TASK - In the essay on the Nigerian state, how long has the writer lived as an adult citizen of the country?

PASSAGE SHOWN -
By Tare Raine, This email address is being protected from spambots. You need JavaScript enabled to view it.

It is apparent that the Nigerian state is a mad house. A people that sit in the midst of plenty but use their own spittle to wash off the dirt and excrement on their bodies, thereby worsening their already sorry plight. I have sat down for over sixteen years as an adult citizen of this country and rode along with the madness that has characterized our polity. A madness that grows deeper as we age in our years, and as we increase in our ungainly habits.


We have traumatized ourselves with the belief that tomorrow will be a better day and that our destinies are more different than that of the average street urchin. Our inane use of psycho babble has made our madness such that we have bettered a way for recycling accredited mad men, products of our insane system, to lead us time without number. Believe it the Nigerian is conscious of the fact that his leaders are a product of the same insane asylum that has produced him. A man or woman who wakes up day after day to the screams of buses along the maddening paths we call roads and the eternal absence of power and yet professes that the new day will be better than the last.

MATERIAL SHOWN -
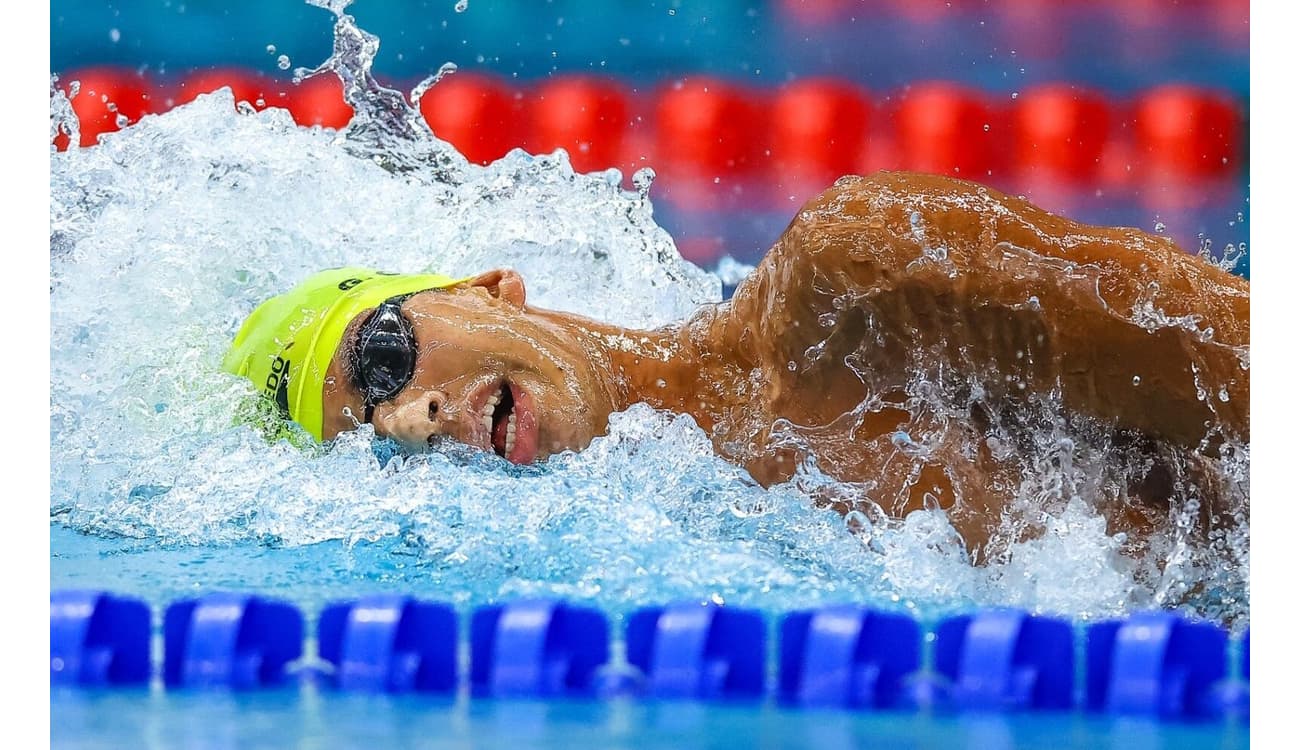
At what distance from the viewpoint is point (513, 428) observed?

==

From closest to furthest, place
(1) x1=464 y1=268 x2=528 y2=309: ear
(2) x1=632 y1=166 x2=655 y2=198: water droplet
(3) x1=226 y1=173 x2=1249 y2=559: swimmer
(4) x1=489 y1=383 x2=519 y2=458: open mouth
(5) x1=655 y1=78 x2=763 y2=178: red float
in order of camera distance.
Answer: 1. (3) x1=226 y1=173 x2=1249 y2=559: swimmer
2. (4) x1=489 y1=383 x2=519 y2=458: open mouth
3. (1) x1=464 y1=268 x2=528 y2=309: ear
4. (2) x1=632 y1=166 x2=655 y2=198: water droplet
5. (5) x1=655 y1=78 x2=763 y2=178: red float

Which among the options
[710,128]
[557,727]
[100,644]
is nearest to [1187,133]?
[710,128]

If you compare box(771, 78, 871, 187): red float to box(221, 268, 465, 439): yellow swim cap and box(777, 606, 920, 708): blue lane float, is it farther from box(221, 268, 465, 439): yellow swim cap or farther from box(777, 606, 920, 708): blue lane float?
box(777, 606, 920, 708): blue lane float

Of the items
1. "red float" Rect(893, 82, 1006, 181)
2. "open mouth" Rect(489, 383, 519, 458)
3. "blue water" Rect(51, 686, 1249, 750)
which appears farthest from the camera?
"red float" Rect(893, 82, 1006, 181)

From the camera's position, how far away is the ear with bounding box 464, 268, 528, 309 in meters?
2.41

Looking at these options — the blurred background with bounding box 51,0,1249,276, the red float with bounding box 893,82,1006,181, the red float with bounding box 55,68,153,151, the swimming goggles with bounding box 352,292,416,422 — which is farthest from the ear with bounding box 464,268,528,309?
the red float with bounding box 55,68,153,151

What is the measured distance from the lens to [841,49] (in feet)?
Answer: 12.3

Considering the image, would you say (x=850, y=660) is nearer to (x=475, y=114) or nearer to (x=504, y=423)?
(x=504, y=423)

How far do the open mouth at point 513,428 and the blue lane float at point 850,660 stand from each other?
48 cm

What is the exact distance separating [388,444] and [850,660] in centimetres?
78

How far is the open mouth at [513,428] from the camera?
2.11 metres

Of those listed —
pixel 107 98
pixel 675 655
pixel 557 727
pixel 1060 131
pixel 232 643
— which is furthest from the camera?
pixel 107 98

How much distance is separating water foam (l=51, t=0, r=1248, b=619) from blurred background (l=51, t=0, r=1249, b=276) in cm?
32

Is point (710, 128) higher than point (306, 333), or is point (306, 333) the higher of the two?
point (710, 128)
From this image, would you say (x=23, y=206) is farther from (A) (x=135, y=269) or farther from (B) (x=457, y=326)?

REPLY TO THE EXERCISE - Over sixteen years.